* Input material *
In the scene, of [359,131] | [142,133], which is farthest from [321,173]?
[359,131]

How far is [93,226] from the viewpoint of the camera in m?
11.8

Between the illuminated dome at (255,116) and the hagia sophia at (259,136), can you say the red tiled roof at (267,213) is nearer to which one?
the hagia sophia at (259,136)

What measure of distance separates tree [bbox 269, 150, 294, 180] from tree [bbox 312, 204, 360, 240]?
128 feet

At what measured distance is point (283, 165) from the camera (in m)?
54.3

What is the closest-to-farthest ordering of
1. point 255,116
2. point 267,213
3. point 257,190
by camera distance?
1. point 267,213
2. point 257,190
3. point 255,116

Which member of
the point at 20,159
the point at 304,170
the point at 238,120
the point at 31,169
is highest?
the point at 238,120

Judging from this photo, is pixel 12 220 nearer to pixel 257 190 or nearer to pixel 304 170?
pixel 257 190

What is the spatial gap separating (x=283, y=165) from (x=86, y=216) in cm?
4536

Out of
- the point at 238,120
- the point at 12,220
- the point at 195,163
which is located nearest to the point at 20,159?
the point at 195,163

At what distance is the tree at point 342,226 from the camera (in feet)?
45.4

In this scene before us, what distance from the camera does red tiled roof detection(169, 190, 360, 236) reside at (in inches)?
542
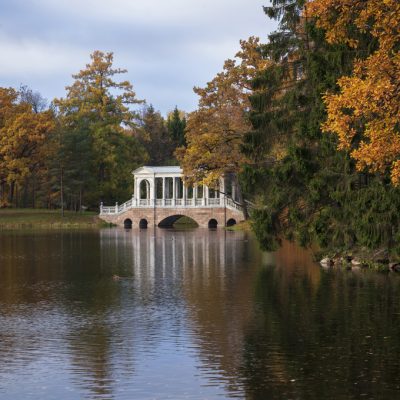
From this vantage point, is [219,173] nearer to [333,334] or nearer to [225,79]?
[225,79]

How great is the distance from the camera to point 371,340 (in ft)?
53.6

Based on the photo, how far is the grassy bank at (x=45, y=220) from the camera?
253 ft

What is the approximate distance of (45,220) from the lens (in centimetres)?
7850

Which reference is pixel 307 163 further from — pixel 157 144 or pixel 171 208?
pixel 157 144

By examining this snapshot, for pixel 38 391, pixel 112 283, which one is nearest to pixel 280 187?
pixel 112 283

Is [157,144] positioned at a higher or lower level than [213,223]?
higher

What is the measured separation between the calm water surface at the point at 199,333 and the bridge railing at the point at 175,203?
142 feet

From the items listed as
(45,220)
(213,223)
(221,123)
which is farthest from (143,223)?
(221,123)

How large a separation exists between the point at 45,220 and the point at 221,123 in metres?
27.3

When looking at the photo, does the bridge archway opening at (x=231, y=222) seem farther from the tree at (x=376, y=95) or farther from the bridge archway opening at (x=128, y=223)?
the tree at (x=376, y=95)

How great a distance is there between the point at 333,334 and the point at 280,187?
12023mm

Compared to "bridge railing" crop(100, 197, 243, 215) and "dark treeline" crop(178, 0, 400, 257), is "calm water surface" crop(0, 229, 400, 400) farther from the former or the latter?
"bridge railing" crop(100, 197, 243, 215)

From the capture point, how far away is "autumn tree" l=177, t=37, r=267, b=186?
57594 mm

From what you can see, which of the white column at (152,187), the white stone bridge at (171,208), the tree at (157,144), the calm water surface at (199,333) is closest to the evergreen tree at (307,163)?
the calm water surface at (199,333)
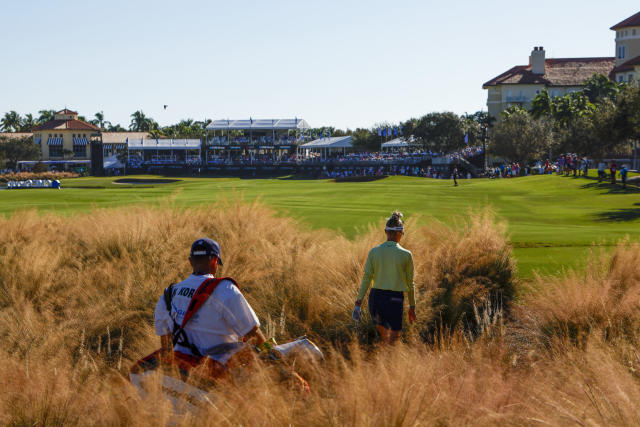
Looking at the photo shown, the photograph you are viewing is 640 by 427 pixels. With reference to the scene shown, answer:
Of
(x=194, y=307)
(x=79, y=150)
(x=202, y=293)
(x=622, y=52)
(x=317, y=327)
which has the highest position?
(x=622, y=52)

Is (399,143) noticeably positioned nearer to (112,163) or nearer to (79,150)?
(112,163)

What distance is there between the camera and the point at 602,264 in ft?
34.0

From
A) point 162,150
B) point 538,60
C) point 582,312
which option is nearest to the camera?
point 582,312

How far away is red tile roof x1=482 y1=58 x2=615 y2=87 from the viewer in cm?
12025

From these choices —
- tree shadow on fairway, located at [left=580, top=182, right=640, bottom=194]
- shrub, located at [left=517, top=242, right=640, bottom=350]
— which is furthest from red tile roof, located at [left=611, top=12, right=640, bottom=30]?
shrub, located at [left=517, top=242, right=640, bottom=350]

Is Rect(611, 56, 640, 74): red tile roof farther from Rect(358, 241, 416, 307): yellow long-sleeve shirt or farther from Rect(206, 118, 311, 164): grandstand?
Rect(358, 241, 416, 307): yellow long-sleeve shirt

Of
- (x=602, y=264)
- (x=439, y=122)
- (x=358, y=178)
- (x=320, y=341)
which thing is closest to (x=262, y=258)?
(x=320, y=341)

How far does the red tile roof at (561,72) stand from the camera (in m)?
120

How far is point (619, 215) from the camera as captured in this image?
2425 centimetres

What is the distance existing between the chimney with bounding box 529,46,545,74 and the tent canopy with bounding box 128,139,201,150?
63.5m

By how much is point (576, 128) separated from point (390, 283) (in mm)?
64321

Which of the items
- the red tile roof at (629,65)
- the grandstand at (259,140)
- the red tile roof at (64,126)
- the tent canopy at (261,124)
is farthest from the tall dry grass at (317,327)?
the red tile roof at (64,126)

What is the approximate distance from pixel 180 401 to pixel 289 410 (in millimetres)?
778

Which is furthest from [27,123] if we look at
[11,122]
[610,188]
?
[610,188]
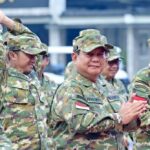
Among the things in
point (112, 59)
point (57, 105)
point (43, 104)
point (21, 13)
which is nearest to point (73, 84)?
point (57, 105)

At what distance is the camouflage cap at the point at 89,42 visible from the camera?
8.02m

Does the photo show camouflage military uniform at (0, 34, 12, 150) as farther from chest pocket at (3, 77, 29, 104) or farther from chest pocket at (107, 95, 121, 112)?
chest pocket at (107, 95, 121, 112)

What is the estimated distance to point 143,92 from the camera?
8789 mm

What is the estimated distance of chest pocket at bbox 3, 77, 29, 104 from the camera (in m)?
8.45

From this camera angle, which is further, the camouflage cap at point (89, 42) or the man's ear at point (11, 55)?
the man's ear at point (11, 55)

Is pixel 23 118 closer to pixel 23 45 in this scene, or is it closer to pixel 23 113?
pixel 23 113

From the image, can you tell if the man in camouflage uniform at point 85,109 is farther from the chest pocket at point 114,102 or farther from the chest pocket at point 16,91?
the chest pocket at point 16,91

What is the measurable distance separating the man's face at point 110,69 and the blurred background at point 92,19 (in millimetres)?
22659

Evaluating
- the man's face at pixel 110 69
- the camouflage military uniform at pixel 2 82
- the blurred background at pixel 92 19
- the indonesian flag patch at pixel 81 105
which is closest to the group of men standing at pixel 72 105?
the indonesian flag patch at pixel 81 105

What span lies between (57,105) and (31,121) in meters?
0.52

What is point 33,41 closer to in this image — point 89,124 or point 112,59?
point 89,124

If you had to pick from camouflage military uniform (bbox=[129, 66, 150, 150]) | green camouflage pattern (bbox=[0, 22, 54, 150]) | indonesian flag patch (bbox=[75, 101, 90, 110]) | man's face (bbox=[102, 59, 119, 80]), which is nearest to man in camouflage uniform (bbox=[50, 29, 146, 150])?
indonesian flag patch (bbox=[75, 101, 90, 110])

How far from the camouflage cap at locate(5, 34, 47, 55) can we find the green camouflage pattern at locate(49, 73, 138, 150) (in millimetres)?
850

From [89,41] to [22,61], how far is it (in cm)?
96
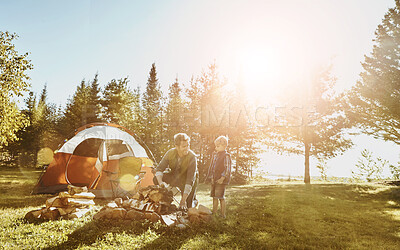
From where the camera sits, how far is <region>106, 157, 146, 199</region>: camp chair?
23.1 ft

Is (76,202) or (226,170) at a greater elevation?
(226,170)

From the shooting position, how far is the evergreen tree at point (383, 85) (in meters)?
10.2

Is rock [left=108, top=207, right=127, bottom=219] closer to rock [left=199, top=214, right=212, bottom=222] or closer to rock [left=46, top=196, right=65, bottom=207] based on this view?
rock [left=46, top=196, right=65, bottom=207]

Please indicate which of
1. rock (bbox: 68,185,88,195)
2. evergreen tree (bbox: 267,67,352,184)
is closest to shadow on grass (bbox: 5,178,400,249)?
rock (bbox: 68,185,88,195)

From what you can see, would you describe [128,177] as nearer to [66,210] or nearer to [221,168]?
[66,210]

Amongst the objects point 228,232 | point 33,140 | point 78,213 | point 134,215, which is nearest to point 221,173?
point 228,232

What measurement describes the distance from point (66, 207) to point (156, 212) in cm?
194

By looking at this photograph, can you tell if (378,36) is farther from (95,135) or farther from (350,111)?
(95,135)

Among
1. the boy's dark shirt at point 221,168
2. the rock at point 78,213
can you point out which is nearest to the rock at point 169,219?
the boy's dark shirt at point 221,168

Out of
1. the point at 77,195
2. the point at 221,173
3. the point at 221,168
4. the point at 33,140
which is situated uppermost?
the point at 33,140

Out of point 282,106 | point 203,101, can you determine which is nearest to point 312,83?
point 282,106

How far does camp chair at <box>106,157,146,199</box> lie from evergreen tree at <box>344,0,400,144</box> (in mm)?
11056

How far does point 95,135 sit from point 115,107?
14.9 metres

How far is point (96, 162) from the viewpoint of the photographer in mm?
7473
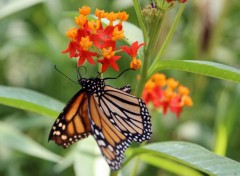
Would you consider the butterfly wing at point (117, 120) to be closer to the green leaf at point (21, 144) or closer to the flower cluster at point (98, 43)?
the flower cluster at point (98, 43)

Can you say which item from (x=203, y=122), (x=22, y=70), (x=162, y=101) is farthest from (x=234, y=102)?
(x=22, y=70)

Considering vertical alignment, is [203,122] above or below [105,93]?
below

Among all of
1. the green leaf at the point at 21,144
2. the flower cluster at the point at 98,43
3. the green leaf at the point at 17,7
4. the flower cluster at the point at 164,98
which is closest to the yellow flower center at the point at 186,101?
the flower cluster at the point at 164,98

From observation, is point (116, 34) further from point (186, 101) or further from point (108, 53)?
point (186, 101)

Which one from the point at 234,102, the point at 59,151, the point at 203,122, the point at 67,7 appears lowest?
the point at 59,151

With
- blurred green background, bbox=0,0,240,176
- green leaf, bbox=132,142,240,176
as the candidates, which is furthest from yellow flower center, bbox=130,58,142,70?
blurred green background, bbox=0,0,240,176

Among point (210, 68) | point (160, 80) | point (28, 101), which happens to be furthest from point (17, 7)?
point (210, 68)

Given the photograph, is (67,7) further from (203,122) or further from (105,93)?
(105,93)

* Short problem *
Reproduce the lines from the one containing "Given the photograph, is" through the final line, with "further" replaced by "farther" everywhere in that span and nothing else altered.

* Result of this exercise *
Given the photograph, is (67,7) farther from (203,122) or farther from (105,93)?
(105,93)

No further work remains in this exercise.